• _EXERCISE INPUT_:
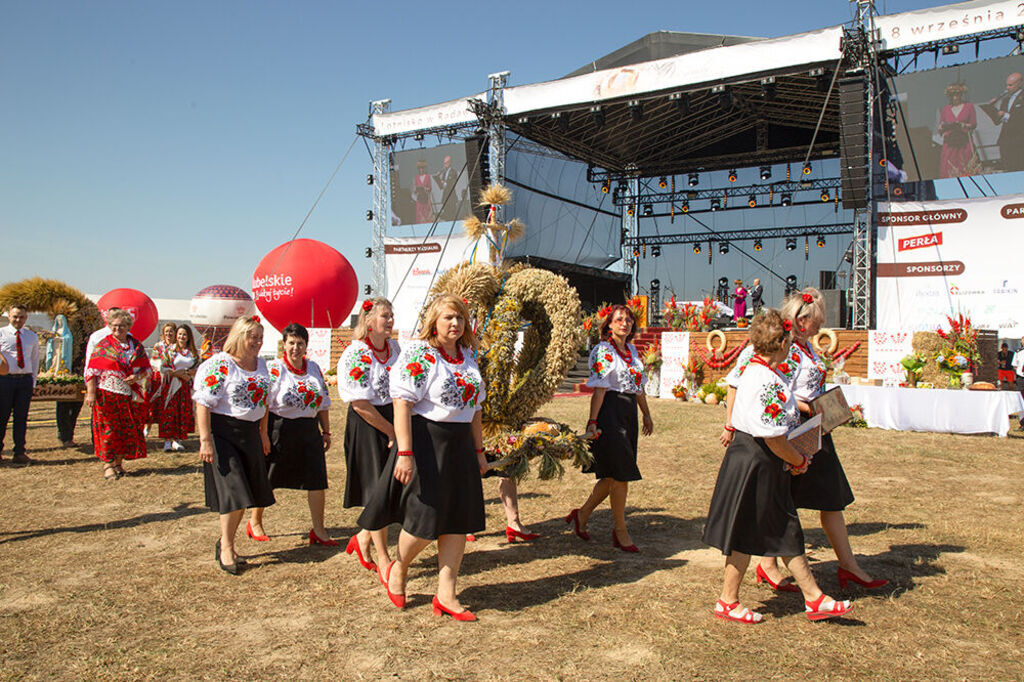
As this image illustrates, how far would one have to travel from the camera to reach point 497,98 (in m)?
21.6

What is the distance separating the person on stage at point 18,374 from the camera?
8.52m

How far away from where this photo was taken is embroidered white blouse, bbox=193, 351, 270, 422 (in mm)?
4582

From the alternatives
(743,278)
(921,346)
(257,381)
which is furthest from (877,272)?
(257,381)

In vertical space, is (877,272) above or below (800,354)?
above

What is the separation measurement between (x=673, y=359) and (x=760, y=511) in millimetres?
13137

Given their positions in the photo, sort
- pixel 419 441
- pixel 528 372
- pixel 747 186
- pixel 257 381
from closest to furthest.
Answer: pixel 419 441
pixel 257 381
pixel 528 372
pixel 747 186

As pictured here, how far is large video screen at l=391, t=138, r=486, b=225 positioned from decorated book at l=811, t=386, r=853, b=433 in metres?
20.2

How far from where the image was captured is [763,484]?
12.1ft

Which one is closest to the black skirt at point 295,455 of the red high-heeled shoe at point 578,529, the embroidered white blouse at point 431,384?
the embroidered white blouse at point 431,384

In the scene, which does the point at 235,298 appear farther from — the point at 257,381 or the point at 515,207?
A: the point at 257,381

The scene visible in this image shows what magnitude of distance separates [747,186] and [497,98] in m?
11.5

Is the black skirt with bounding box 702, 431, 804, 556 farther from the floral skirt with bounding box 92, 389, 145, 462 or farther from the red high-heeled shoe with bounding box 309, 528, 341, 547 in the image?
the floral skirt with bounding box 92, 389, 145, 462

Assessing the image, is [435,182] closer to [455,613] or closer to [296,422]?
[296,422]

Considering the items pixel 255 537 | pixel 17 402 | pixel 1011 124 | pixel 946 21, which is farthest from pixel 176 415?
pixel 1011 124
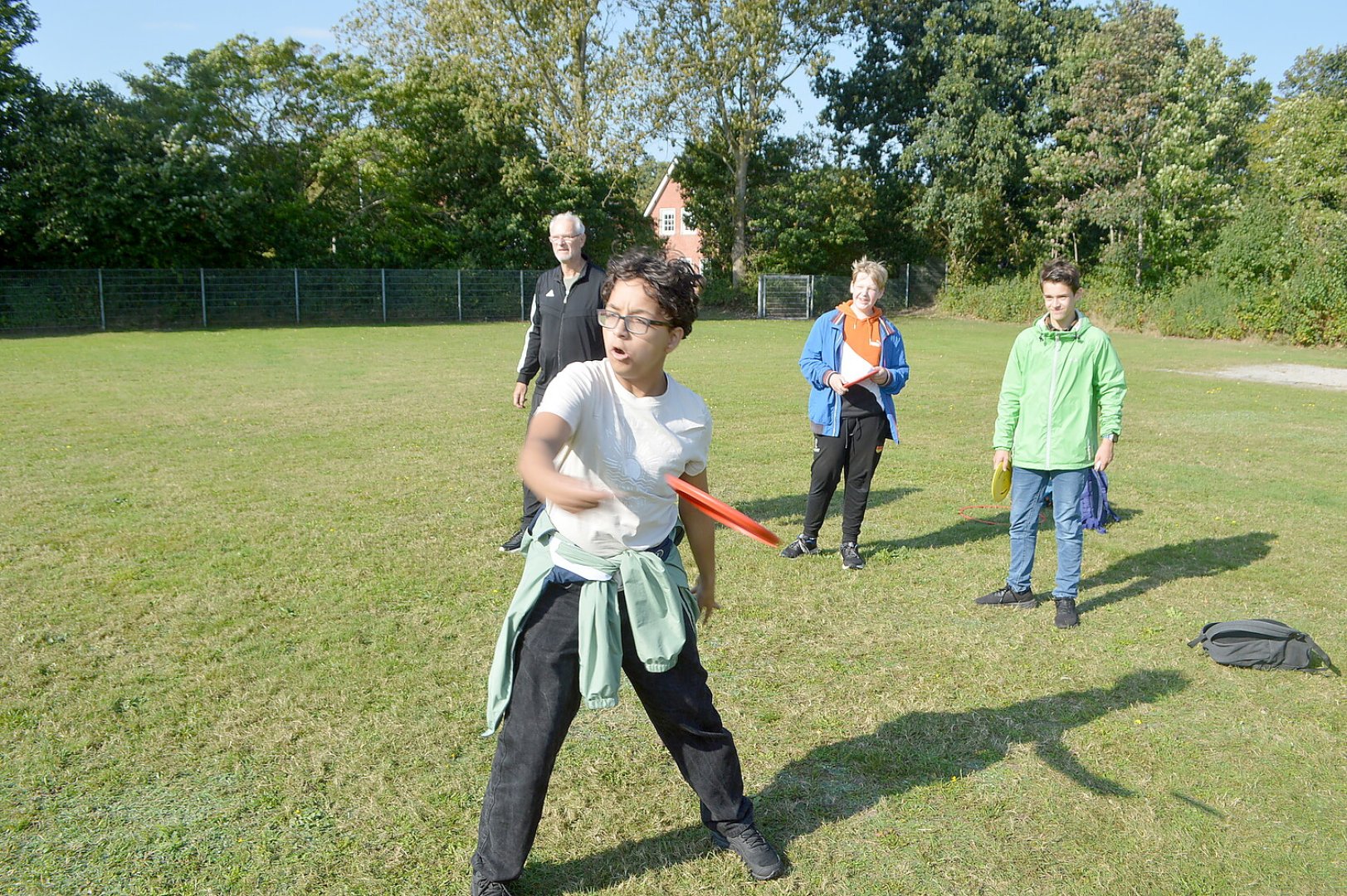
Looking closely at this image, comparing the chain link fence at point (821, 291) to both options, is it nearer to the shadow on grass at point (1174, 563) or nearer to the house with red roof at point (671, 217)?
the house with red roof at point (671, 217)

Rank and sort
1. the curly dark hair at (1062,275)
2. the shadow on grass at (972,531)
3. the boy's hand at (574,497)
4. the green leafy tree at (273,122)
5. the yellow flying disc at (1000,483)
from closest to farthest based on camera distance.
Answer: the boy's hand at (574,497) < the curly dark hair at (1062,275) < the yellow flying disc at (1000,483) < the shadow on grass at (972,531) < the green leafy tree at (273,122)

• _TASK PROMPT_: Render the material from the line containing "Looking closely at" through its end as a two-column CSV with the headers "input" and "output". Each row holds one input and its answer, each in a single quoted field with line breaks replaced by spaces.

• _THE SOLUTION_:
input,output
"Looking closely at this image, comparing the chain link fence at point (821, 291) to both options, is it nearer to the shadow on grass at point (1174, 563) or nearer to the house with red roof at point (671, 217)?","the house with red roof at point (671, 217)"
"Rank and sort 1. the curly dark hair at (1062,275) 2. the shadow on grass at (972,531) 3. the boy's hand at (574,497) 4. the green leafy tree at (273,122) 5. the yellow flying disc at (1000,483) from closest to farthest based on camera distance. Answer:","the boy's hand at (574,497) < the curly dark hair at (1062,275) < the yellow flying disc at (1000,483) < the shadow on grass at (972,531) < the green leafy tree at (273,122)"